A circle is a two-dimensional shape where every point on its boundary is equidistant from a fixed center point. This distance is called the radius. The standard equation of a circle in the Cartesian coordinate plane is given by

• \( x^2 + y^2 = r^2 \)

where \( r \) is the radius of the circle. In the given problem, the circle's equation is \( x^2 + y^2 = 9 \), which means our circle has a radius of 3 (since \( r^2 = 9 \) and \( r = \sqrt{9} = 3 \)) and is centered at the origin, \((0,0)\).
Circles play an important role in various mathematical contexts and applications, often used to model situations involving constant distances.
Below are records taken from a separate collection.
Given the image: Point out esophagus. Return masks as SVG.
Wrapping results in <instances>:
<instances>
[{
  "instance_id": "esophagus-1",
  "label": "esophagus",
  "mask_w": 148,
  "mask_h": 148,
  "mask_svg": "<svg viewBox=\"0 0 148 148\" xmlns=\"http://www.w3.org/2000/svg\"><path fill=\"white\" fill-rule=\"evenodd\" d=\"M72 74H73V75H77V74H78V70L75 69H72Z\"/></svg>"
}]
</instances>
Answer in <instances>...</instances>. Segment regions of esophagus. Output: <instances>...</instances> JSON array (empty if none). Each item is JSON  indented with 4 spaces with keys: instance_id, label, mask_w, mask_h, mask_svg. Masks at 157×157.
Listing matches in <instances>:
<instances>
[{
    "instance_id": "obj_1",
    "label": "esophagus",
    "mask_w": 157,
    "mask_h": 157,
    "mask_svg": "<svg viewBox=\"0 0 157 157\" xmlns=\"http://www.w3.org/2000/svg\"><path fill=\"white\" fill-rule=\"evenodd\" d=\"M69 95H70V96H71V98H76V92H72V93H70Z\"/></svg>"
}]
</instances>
Understanding their equations helps solve geometric problems, such as finding intersection points with other shapes like lines and parabolas.

A parabola is a symmetric curve that can model various real-world phenomena, such as projectile motion or optimization problems. In the Cartesian plane, the standard form of a parabola is typically given by

• \( y = ax^2 + bx + c \)

where \( a \), \( b \), and \( c \) are constants. The given parabola equation \( y = 3 - x^2 \) is a specific case of the standard form with \( a = -1 \), \( b = 0 \), and \( c = 3 \). This means our parabola opens downwards because the leading coefficient \( a \) is negative. The vertex of this parabola, which is its highest point due to the negative \( a \), is located at \((0, 3)\).
Parabolas have distinct properties, such as symmetry and a single vertex point, making them easy to recognize and graph. They are not only important in algebra but also in fields like physics, where they describe the trajectory of objects under the force of gravity without air resistance.

Finding intersection points between two curves involves determining where they meet or cross each other on the graph. The intersection points represent solutions that satisfy both equations in a system simultaneously. In this particular problem, we look for points where the circle and the parabola equations are equal.
To find these intersection points:

• Substitute the expression for \( y \) from the parabola equation into the circle equation to eliminate one variable.
• Solve the resulting single-variable equation to find values of \( x \).
• Plug these \( x \) values back into one of the original equations to solve for corresponding \( y \) values.

The solutions of the problem gave us the points \((0, 3)\), \((\sqrt{5}, -2)\), and \((-\sqrt{5}, -2)\), meaning that the circle and parabola intersect at these coordinates. Understanding how to find intersection points is critical in mathematics since it involves solving systems of equations, a common task in various scientific fields.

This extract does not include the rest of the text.